The problem here is that not only does \(y_t\) directly depend on \(W_{xh}\) in timestep \(t\), but it’s also dependent on all the previous cells through the propogation of the hidden state of the previous cell (which transitively depends on all previous \(W_{hx}\).
This means the calculation of gradients is going to involve on the order of \(N\) matrix multiplies and nonlinear activations for a network with \(N\) unrolled cells. This is problematic because the gradients are likely to explode to large numbers or vanish to zeros, due to the high number of successive multiplications by the same set of non-unit factors.
This means that we cannot effectively learn long-term dependencies - the further back we try include in our context, the more likely that the gradients explode or vanish.
There are a number of ways to get around this problem: we can be clever about the initialization of our parameters or use activation functions that make explosion/vanishing unlikely, for example using ReLU instead of Sigmoid or hyperbolic tangent since ReLU yields unit derivative for positive inputs. However, that’s still not a thorough fix.
Long-Short Term Memory
The mitigation for this situation is a new architecture, one that allows information to flow through the network for arbitrarily long periods of timesteps without having to flow through expensive gradient computations. One such network architecture is Long-Short Term Memory or LSTM networks.
There are two important distinctions about LSTMs:
- They maintain separate cell state from what is outputted in order to isolate the complex calculations needed to update the cell’s state from what will be needed to calculate gradients for BPTT
- They add or remove information to the cell’s state through structures called gates (similar to the ideas of gates in Digital Logic Design)
Let’s take a quick look at the schema of an LSTM cell:
As mentioned before, the cells keep an internal state \(c_t\) that they cram information into. At every time step, there are two main steps that LSTM cells do:
- Update its internal state
- Generate an output based on the cell state
Update
Updating itself is done in two steps: forget and add.
Forget
Forget is a sigmoid layer that looks at the previous state and current input and outputs a number between 0 and 1 for each bit in the state which represents the portion of it that should be kept. \(f_t = \sigma(W_f \dot [h_{t-1}, x_t] + b_f)\)
Add
Now, we have to decide what to add to our state. This is done in two steps: candidate generation and candidate selection, where candidates are elements of the state and input vectors concatenated.
Candidate generation
\[\tilde{C}_t = tanh(W_C \dot [h_{t-1}, x_t] + b_C)\]Candidate selection (input gate)
\[i_t = \sigma(W_i \dot [h_{t-1}, x_t] + b_i)\]Now we simply have to use these quantities to update the cell by forgetting and adding the appropriate information.
\[C_t = f_t*C_{t-1} + i_t*\tilde{C}_t\]Output
Now that we have our updated state, we transform and gate it to produce the final cell output.

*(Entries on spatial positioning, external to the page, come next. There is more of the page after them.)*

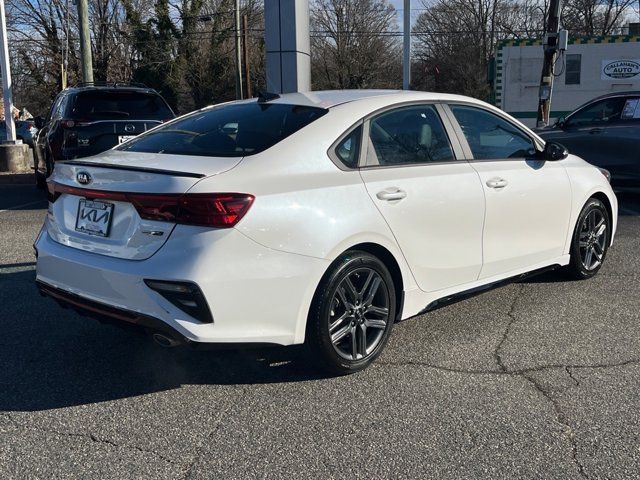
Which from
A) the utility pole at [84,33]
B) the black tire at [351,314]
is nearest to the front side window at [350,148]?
the black tire at [351,314]

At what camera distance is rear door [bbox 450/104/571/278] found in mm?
4641

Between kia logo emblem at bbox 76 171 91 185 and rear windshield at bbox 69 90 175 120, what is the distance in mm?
6059

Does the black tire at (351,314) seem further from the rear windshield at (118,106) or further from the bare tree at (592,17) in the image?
the bare tree at (592,17)

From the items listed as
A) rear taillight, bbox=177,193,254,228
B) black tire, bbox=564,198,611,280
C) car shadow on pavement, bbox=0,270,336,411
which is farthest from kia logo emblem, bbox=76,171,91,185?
black tire, bbox=564,198,611,280

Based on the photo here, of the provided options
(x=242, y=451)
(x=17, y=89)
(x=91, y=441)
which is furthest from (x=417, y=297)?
(x=17, y=89)

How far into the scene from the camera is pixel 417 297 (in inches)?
164

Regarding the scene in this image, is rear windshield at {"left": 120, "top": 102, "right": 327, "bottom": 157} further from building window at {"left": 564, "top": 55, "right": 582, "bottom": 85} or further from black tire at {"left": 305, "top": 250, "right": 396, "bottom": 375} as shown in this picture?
building window at {"left": 564, "top": 55, "right": 582, "bottom": 85}

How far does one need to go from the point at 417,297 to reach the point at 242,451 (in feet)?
5.29

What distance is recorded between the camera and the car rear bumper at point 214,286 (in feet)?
10.5

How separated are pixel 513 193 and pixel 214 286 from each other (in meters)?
2.54

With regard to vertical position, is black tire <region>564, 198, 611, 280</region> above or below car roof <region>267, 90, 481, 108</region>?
below

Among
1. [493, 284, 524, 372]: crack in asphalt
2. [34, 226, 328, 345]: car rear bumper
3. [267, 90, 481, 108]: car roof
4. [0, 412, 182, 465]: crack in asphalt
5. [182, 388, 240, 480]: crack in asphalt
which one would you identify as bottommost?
[493, 284, 524, 372]: crack in asphalt

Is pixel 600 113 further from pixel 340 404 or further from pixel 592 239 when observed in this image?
pixel 340 404

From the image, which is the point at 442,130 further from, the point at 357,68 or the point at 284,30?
the point at 357,68
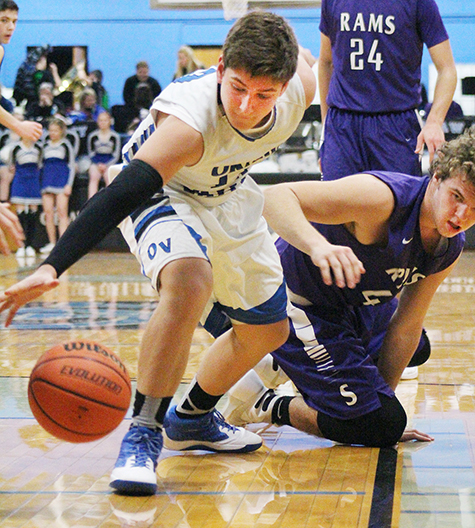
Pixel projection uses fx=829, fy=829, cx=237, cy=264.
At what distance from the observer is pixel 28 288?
1.95 meters

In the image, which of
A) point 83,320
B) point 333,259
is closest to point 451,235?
point 333,259

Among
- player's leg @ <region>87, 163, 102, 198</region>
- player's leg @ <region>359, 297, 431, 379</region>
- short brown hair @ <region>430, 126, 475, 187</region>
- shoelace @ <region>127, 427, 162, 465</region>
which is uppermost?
short brown hair @ <region>430, 126, 475, 187</region>

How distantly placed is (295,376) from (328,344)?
0.18m

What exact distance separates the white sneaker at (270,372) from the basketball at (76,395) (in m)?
0.90

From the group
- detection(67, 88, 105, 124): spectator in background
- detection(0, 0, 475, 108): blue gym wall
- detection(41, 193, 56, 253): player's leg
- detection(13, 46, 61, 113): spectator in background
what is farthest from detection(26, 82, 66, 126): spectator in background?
detection(0, 0, 475, 108): blue gym wall

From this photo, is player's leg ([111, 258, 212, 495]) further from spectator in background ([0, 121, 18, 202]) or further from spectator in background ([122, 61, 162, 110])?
spectator in background ([122, 61, 162, 110])

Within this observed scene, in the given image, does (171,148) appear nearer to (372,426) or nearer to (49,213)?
(372,426)

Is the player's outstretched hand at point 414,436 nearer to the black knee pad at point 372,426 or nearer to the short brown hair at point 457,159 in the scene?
the black knee pad at point 372,426

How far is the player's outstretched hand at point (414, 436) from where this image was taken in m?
2.92

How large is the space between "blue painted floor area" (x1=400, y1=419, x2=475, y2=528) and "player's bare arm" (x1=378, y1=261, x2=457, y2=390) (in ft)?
0.82

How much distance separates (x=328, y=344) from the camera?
296 cm

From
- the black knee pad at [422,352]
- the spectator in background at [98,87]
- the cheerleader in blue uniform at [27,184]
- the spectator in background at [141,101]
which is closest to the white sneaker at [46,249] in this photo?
Result: the cheerleader in blue uniform at [27,184]

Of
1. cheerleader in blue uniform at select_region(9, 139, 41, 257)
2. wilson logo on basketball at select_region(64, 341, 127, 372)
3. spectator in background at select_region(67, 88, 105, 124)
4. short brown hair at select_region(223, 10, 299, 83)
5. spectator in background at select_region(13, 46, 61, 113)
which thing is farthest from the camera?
spectator in background at select_region(67, 88, 105, 124)

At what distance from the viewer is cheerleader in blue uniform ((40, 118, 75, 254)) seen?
35.1ft
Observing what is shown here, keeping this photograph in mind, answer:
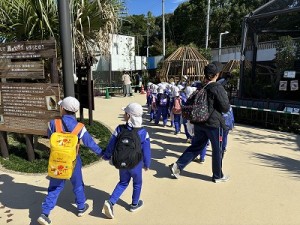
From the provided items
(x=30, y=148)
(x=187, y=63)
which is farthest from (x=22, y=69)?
(x=187, y=63)

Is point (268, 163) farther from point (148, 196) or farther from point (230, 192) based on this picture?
point (148, 196)

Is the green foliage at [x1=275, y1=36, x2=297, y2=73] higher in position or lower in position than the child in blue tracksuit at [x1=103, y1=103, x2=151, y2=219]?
higher

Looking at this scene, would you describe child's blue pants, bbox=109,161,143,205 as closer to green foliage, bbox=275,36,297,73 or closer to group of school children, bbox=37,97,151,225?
group of school children, bbox=37,97,151,225

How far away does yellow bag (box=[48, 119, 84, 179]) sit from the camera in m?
3.18

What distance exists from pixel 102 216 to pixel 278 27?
9.23 m

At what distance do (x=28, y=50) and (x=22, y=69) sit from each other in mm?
359

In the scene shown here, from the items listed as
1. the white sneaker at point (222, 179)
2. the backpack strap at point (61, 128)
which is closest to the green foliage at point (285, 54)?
the white sneaker at point (222, 179)

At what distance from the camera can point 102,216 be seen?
3.59 metres

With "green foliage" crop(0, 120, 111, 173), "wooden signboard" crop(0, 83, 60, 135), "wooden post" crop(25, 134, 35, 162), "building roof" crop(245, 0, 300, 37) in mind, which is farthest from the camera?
"building roof" crop(245, 0, 300, 37)

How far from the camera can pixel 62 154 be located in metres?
3.18

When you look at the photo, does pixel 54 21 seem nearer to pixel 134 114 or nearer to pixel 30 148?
pixel 30 148

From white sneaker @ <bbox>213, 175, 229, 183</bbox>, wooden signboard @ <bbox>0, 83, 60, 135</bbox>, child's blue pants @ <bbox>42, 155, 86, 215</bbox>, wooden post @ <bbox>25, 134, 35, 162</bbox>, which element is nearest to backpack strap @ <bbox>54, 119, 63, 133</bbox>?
child's blue pants @ <bbox>42, 155, 86, 215</bbox>

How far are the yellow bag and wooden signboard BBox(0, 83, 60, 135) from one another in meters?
1.71

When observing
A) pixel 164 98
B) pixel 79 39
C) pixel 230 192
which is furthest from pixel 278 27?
pixel 230 192
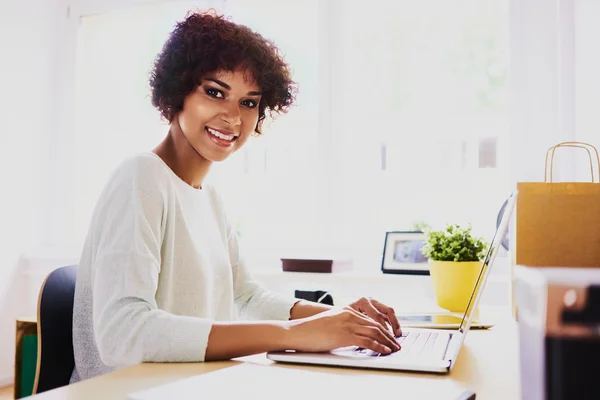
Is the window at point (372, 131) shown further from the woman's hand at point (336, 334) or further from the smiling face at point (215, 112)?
the woman's hand at point (336, 334)

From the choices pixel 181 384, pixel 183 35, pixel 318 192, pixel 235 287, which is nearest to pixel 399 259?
pixel 318 192

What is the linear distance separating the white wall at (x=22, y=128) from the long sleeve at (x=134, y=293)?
2.46 meters

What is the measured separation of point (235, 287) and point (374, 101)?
1.76 metres

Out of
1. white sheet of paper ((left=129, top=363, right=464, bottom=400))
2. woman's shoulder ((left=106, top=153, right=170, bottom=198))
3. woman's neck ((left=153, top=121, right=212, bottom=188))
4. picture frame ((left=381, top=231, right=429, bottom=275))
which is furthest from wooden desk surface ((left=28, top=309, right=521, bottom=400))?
picture frame ((left=381, top=231, right=429, bottom=275))

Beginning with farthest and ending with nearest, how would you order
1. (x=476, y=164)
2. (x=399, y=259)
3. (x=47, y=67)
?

Output gate \(o_t = \sigma(W_o \dot [h_{t-1},x_t] + b_o)\)
Transform and apply gate \(h_t = o_t * tanh(C_t)\)
Wrap-up
Notice how in this formulation, gradients of \(C_t\) can flow through the top of the cell unaffected by the heavy computation going on local to each cell. This was the main motivation behind LSTMs, and why they allow networks to reason using long-term dependencies.

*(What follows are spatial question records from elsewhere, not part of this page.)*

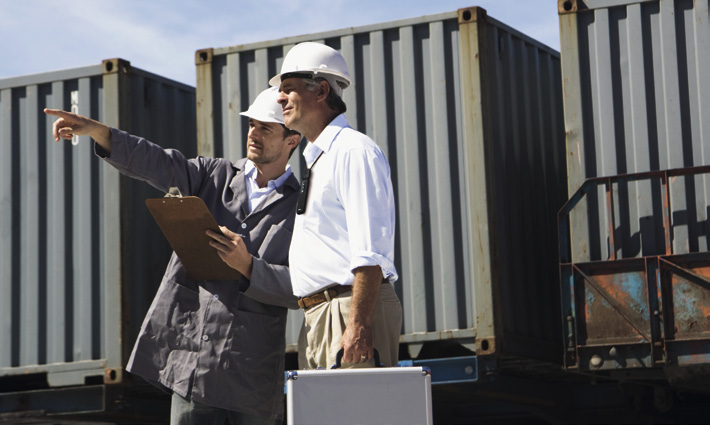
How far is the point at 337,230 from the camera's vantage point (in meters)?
→ 4.34

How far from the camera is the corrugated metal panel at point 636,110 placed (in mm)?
7883

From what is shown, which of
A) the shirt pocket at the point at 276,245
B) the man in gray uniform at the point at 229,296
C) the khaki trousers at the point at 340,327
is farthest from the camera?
the shirt pocket at the point at 276,245

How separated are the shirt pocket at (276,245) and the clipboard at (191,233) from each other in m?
0.17

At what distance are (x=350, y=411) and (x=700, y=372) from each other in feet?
14.4

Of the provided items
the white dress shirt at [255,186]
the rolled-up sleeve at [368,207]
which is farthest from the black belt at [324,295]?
the white dress shirt at [255,186]

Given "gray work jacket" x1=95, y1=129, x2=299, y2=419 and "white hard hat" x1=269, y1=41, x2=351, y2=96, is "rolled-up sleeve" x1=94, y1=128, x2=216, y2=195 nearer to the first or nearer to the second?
"gray work jacket" x1=95, y1=129, x2=299, y2=419

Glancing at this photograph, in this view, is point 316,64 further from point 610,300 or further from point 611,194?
point 611,194

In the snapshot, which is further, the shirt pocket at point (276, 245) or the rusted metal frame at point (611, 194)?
the rusted metal frame at point (611, 194)

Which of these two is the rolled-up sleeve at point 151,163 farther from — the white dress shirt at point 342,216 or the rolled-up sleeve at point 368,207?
the rolled-up sleeve at point 368,207

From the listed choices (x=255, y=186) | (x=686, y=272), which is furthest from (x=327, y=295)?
(x=686, y=272)

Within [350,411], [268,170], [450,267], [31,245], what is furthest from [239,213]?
[31,245]

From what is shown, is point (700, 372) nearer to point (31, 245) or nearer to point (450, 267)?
point (450, 267)

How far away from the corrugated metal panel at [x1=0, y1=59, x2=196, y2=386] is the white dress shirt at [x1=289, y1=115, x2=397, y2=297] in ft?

It’s worth noting that there are many variants of LSTM cells, all implementing the same idea with slightly different mechanics, ex. via adding peephole connections or coupling the forget and input gates more closely than we have done.
A popular variant of LSTM cells is Gated Recurrent Unit (GRU) cells. It works by combining the update and forget gate, and merging the cell state and hidden state (\(c_t\) and \(h_t\)) among other changes. It is worth noting that GRU cells are a bit more computationally inexpensive and thus are used widely in practice.
Please check out Chris Olah’s blog for more explanations and awesome graphics (some of which I’ve used here) and MIT’s intro course for Deep Learning for more reading and tutorials on these topics.